◆ Source text:

Then, in verse 5, John describes a particular man. One who was there had been an invalid for thirty-eight years. Thirty-eight years! Craig Keener opens up the reality that “the man had been sick there longer than many people in antiquity lived.”[ii] Later the man himself described his situation: I have no one to help me into the pool when the water is stirred.” (v. 7) Oh, how this man needed healing!

And Jesus saw him. In verse 6a John wrote: When Jesus saw him lying there and learned that he had been in this condition for a long time . . .” Imagine with me Jesus, the Healer, walking into an area where many were demonstrably in need of healing. What must that have been like for his great and loving heart? Let’s go back to one of our categories of healing. Had not God sustained all of these people in their conditions—rich or poor, mobile or immobile, believers or unbelievers? They were at least well enough to get to a place where they thought they might have the opportunity to be healed. When Jesus sees us, he sees us all the way through. He sees every need—physical, psychological and spiritual. And he wants our engagement in the process.

John 5:6-9a
When Jesus saw him lying there and learned that he had been in this condition for a long time, he asked him, “Do you want to get well?”

“Sir,” the invalid replied, “I have no one to help me into the pool when the water is stirred. While I am trying to get in, someone else goes down ahead of me.”

Then Jesus said to him, “Get up! Pick up your mat and walk.” At once the man was cured; he picked up his mat and walked.

Dataset entries:
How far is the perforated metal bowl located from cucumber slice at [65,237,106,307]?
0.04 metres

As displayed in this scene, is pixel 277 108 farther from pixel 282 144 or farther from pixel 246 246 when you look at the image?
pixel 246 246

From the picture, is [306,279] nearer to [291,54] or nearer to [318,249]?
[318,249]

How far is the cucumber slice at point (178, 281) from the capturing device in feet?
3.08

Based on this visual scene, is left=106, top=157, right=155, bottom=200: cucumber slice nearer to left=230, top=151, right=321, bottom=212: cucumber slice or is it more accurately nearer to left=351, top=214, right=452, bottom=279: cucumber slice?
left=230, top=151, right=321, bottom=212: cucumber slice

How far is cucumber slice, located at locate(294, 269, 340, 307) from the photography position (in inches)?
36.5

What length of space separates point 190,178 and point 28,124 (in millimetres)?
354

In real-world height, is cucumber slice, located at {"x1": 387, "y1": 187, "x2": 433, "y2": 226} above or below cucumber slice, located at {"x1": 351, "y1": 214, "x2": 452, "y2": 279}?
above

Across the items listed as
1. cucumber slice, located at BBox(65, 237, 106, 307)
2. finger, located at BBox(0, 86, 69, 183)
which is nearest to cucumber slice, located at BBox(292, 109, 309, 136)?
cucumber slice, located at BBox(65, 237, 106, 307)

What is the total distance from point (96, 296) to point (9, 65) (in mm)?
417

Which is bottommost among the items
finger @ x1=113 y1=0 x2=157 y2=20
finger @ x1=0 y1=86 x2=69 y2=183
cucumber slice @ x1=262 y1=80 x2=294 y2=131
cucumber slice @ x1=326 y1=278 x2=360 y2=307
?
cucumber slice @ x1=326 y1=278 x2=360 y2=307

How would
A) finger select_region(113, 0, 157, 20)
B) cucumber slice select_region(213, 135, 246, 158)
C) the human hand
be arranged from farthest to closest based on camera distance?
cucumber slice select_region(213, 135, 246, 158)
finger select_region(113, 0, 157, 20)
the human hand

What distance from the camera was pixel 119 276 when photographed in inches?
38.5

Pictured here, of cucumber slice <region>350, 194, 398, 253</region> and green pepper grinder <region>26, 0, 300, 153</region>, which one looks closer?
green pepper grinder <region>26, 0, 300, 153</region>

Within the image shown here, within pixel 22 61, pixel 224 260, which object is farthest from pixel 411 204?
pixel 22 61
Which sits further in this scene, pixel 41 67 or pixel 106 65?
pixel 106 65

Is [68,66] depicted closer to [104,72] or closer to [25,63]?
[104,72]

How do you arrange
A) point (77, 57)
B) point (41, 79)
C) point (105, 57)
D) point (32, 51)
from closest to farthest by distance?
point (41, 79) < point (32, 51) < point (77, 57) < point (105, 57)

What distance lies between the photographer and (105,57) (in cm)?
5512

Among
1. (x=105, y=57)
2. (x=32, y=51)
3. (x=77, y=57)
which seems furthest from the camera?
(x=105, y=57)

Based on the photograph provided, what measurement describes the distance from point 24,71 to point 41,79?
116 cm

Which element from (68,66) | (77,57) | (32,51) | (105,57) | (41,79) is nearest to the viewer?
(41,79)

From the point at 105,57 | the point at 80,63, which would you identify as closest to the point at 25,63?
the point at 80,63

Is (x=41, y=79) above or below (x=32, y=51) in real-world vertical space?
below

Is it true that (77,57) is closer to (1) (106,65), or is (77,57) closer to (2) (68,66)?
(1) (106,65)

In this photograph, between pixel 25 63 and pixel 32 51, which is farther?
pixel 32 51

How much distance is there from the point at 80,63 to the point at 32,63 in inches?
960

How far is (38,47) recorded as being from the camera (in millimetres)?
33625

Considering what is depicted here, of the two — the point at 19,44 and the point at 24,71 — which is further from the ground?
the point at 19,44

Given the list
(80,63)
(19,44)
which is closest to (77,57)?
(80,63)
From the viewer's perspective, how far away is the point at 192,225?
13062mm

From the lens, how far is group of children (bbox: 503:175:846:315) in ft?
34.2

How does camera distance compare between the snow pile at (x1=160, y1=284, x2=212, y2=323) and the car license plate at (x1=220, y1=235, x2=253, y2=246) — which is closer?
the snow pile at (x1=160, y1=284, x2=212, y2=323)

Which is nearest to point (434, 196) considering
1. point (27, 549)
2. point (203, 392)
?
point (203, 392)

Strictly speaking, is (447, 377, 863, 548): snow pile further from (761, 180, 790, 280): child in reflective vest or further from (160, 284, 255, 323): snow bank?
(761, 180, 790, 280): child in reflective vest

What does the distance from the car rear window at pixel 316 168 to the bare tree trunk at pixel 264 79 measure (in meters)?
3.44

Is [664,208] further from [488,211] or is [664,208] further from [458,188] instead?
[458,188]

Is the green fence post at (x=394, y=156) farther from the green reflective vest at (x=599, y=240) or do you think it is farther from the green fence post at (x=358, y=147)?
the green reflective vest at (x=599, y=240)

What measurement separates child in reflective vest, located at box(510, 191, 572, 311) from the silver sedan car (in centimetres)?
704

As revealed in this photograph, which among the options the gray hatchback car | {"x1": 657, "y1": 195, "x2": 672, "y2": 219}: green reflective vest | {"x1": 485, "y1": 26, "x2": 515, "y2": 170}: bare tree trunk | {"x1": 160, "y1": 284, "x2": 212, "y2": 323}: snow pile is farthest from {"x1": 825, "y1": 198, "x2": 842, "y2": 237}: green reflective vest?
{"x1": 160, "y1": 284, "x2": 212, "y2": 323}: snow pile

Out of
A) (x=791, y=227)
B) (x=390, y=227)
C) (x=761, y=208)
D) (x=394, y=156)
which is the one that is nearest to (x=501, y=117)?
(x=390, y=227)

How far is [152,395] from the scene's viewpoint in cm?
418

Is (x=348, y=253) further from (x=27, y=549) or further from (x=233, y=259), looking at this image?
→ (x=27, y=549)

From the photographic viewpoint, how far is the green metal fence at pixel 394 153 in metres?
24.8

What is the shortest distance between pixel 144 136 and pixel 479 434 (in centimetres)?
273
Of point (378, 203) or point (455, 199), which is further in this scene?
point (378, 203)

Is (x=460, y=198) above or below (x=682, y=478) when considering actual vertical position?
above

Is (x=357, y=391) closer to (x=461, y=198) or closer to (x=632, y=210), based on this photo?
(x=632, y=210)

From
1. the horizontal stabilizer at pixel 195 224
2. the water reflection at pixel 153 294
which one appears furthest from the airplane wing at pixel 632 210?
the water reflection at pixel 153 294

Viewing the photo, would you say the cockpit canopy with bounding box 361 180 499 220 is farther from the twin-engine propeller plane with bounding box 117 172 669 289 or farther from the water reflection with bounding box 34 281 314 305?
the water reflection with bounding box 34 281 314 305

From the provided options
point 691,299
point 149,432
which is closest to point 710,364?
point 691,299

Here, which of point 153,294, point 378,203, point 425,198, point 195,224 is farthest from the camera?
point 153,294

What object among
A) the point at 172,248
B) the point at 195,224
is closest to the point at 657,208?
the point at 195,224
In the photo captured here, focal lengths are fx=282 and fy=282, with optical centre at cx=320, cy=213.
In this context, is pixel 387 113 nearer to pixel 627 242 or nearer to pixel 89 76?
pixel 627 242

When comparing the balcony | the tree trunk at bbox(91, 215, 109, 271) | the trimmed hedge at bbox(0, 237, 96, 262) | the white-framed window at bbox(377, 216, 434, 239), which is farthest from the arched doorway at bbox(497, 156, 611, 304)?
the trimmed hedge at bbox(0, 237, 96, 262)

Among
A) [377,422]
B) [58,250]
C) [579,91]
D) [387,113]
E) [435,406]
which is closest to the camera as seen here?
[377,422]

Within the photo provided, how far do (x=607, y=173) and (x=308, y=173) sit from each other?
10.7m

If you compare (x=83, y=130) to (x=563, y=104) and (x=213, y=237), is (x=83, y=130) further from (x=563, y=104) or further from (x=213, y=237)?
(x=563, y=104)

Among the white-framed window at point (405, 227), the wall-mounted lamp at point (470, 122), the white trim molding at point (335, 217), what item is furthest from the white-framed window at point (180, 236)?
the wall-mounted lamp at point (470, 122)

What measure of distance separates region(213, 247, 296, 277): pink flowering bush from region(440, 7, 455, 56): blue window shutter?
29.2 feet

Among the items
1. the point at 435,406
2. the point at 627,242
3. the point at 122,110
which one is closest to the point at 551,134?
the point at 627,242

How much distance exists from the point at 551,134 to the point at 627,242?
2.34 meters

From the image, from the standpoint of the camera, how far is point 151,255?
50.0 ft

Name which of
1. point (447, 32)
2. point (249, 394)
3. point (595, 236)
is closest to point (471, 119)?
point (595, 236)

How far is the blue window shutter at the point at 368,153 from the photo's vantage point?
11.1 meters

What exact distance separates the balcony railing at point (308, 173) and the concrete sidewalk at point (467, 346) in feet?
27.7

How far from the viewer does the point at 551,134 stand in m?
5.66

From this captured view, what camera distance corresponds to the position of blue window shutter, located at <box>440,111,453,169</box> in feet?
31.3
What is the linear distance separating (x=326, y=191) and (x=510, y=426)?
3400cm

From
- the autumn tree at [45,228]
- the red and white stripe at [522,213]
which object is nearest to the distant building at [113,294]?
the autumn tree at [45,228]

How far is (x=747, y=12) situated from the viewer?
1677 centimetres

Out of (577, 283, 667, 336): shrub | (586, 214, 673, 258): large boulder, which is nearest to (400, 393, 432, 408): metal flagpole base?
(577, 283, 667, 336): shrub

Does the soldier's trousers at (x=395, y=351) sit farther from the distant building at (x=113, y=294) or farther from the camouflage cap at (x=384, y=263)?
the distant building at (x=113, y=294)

◆ Task requirements:
A. Copy out the passage about Jesus healing the man at the pool word for word, from start to finish.
B. Count the lines in the entries that contain the string "meters", and reply with the number alone.

◆ Results of the tasks:
A.
Then, in verse 5, John describes a particular man. One who was there had been an invalid for thirty-eight years. Thirty-eight years! Craig Keener opens up the reality that “the man had been sick there longer than many people in antiquity lived.”[ii] Later the man himself described his situation: I have no one to help me into the pool when the water is stirred.” (v. 7) Oh, how this man needed healing!

And Jesus saw him. In verse 6a John wrote: When Jesus saw him lying there and learned that he had been in this condition for a long time . . .” Imagine with me Jesus, the Healer, walking into an area where many were demonstrably in need of healing. What must that have been like for his great and loving heart? Let’s go back to one of our categories of healing. Had not God sustained all of these people in their conditions—rich or poor, mobile or immobile, believers or unbelievers? They were at least well enough to get to a place where they thought they might have the opportunity to be healed. When Jesus sees us, he sees us all the way through. He sees every need—physical, psychological and spiritual. And he wants our engagement in the process.

John 5:6-9a
When Jesus saw him lying there and learned that he had been in this condition for a long time, he asked him, “Do you want to get well?”

“Sir,” the invalid replied, “I have no one to help me into the pool when the water is stirred. While I am trying to get in, someone else goes down ahead of me.”

Then Jesus said to him, “Get up! Pick up your mat and walk.” At once the man was cured; he picked up his mat and walked.

B. 3